Open gtarcoder opened 5 months ago
any suggestion? @bveeramani @ericl
I'm not sure if I'm the best person to help here. @rynewang would you mind taking a look?
the ground truth is that it received a SIGTERM. "k8s oom" is a speculation that may not, and in this case, is not true. Ray does not use SIGTERM to kill workers, so the signal comes from somewhere else. Do you have some guesses on who may send SIGTERM to the workers?
the ground truth is that it received a SIGTERM. "k8s oom" is a speculation that may not, and in this case, is not true. Ray does not use SIGTERM to kill workers, so the signal comes from somewhere else. Do you have some guesses on who may send SIGTERM to the workers?
went through all the logs of ray actor/tasks, can not find any message useful to this SIGTERM..
@gtarcoder any suggestions on how we can improve the error message to make it clear that it's only a guess?
Verify the behaviors when pod is oom killed and when oom killer inside pod kills worker process. Then change the error message to match the behavior.
Verify the behaviors when pod is oom killed and when oom killer inside pod kills worker process. Then change the error message to match the behavior.
maybe it's better to remove this hint "The worker may have exceeded K8s pod memory limits.".
btw, it's hard enough to debug ray job
What happened + What you expected to happen
my ray job often fails with following events:
All of those events say "Worker exit type: SYSTEM_ERROR Worker exit detail: Worker exits unexpectedly.

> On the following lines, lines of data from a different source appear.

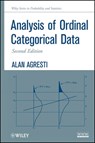 Analysis of Ordinal Categorical Data - Alan Agresti - 9781118209998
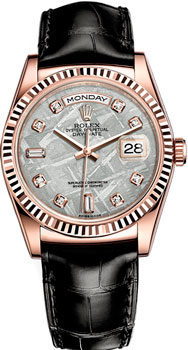 Часы Rolex Day-Date 36 118135-0098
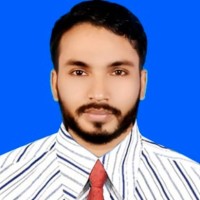 Md. Kalimoullah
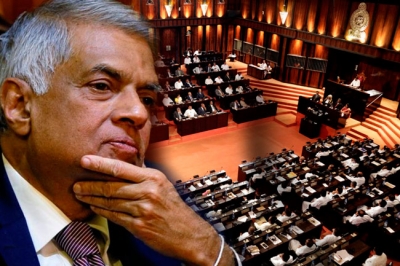 Parliament Meet For First Time After Ranil Wickremesinghe&#039;s Swearing In: UPFA Decides To Appoint MR As Opposition Leader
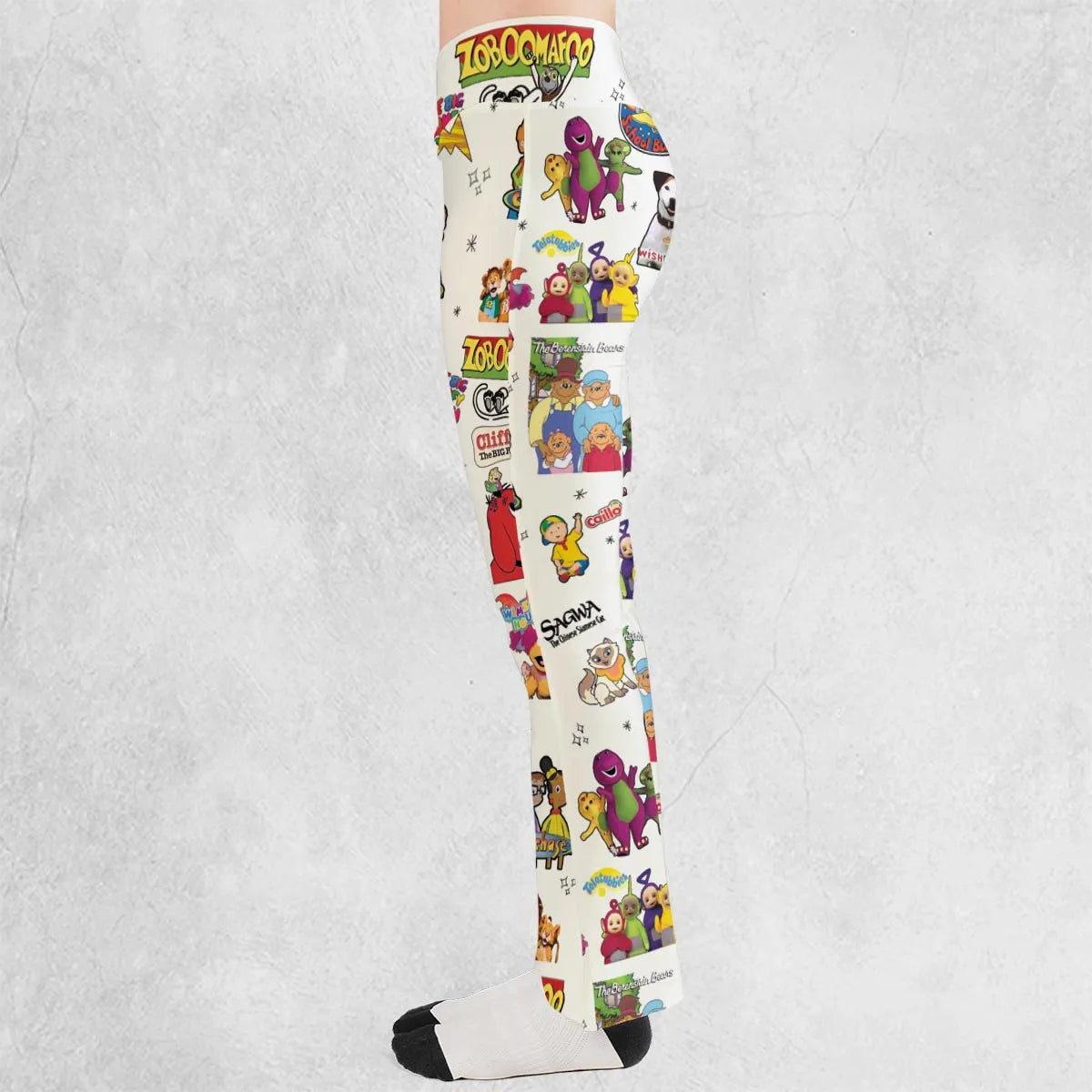 Flare Leggings - GQ1KZEHC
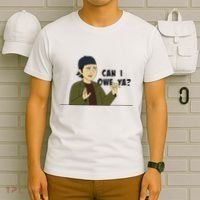 Hank Yarbo Catchphrase T-Shirt thumb 6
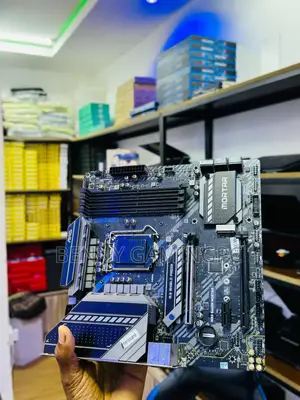 Gaming Motherboard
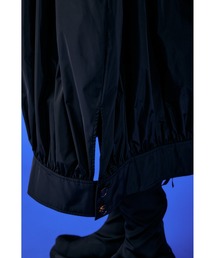 ENFOLD（エンフォルド）の「メモリータフタ カフヘムダルマスカート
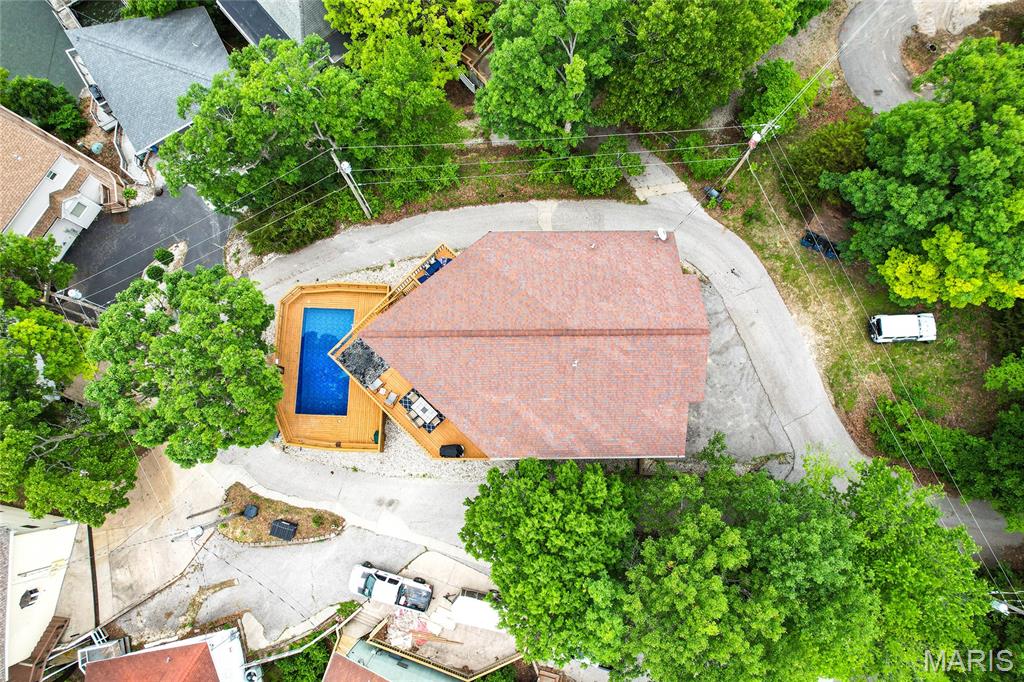 Paradise Point South - Residential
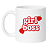 Caneca Girl Boss - Imagem 1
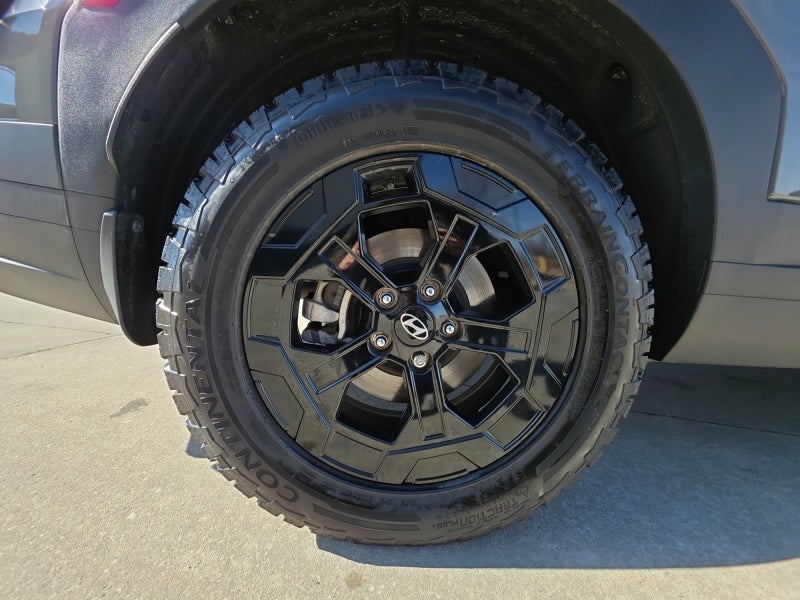 2024 Hyundai SANTA FE XRT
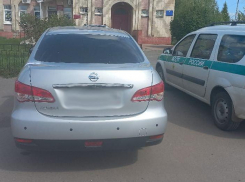 У жительницы Уварово арестовали автомобиль за долги ЖКХ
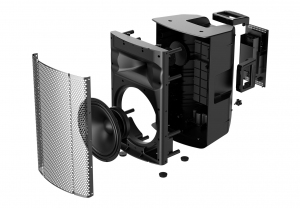 Audiocenter MA15+ активная акустическая система в Сафоново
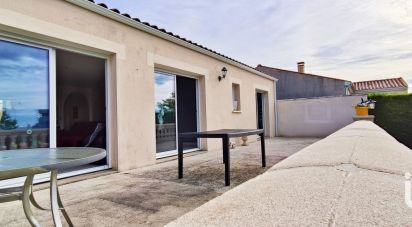 House 4 rooms of 95 m² in Chérac (17610)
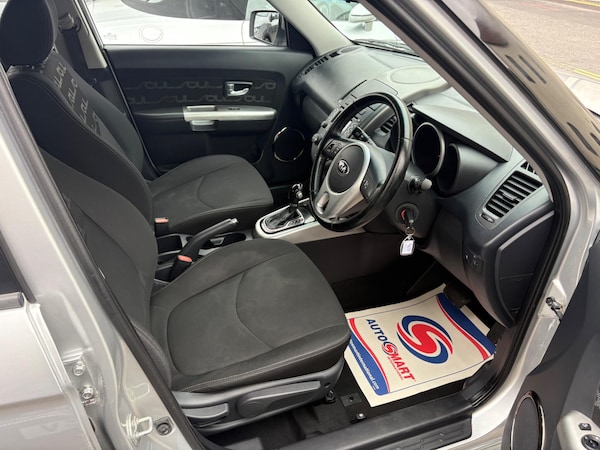 Used Kia Soul 2013 for sale - 76175265: Photo 11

Worker exits with an exit code 1. The worker may have exceeded K8s pod memory limits. The process receives a SIGTERM" Seems those workers failed due to OOM.
But after investigation, I find there is no OOM issue, here are the two evidences:
Login to one of the k8s pod and execute 'dmesg -T' command, there is no oom-kill info related with my ray job/actor/task/worker...
Use promql
(avg by (pod_name,xhs_zone) (container_memory_working_set_bytes{pod_name=~"redray-search-mmoe-bv3-.*"}) / avg by (pod_name,xhs_zone) (kube_pod_container_resource_limits_memory_bytes{pod_name=~"redray-search-mmoe-bv3-.*"}))
to calculate memory usage of k8s pod, pod memory usage is not too high:So, I think ray job's error message is not correct, but I do not know where the problem is.
Versions / Dependencies
ray 2.9.1
Reproduction script
no
Issue Severity
High: It blocks me from completing my task.